Presented By O’Reilly and Cloudera
Make Data Work
September 11, 2018: Training & Tutorials
September 12–13, 2018: Keynotes & Sessions
New York, NY

How to avoid drowning in logs: Streaming 80 billion events and batch processing 40 TB/hour (sponsored by Pure Storage)

Ivan Jibaja (Pure Storage)
5:25pm–6:05pm Wednesday, 09/12/2018
Location: 1A 01/02
Average rating: *****
(5.00, 1 rating)

What you'll learn

  • Learn how Pure Storage uses Spark for both streaming and batch jobs, helping engineers understand the state of its continuous integration pipeline


Continuous integration (CI) pipelines generate massive amounts of messy log data. Pure Storage engineering runs over 70,000 tests per day creating a large triage problem that would require at least 20 triage engineers. Instead, Spark’s flexible computing platform allows the company to write a single application for both streaming and batch jobs so that a team of only three triage engineers can understand the state of the company’s CI pipeline. Spark indexes log data for real-time reporting (streaming), uses machine learning for performance modeling and prediction (batch job), and reindexes old data for newly encoded patterns (batch job). Ivan Jibaja discusses the use case for big data analytics technologies, the architecture of the solution, and lessons learned.

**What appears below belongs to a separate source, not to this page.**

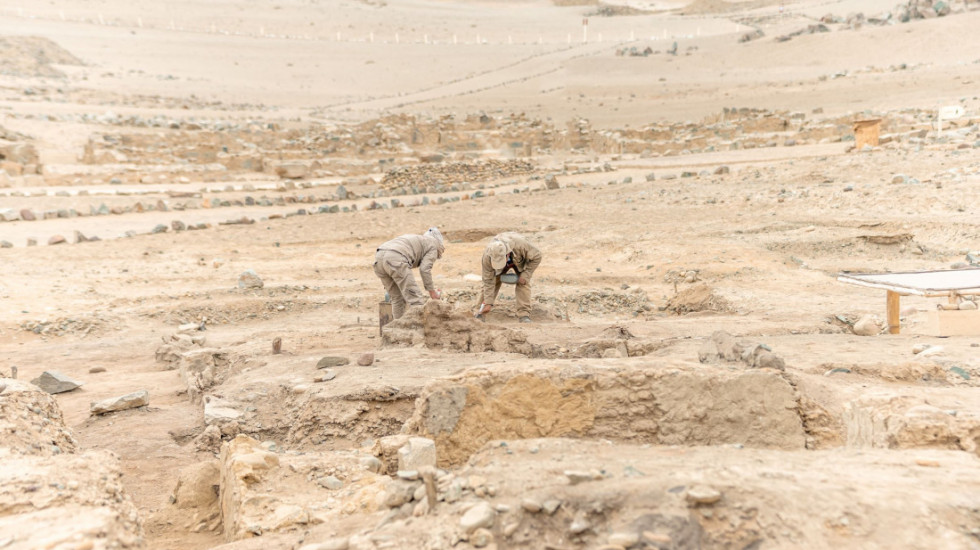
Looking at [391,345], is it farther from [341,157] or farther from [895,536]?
[341,157]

This session is sponsored by Pure Storage.

Photo of Ivan Jibaja

Ivan Jibaja

Pure Storage

Ivan Jibaja is a tech lead for the big data analytics team at Pure Storage. Previously, he was a part of the core development team that built the FlashBlade from the ground up. Ivan holds a PhD in computer science with a focus on systems and compilers from the University of Texas at Austin.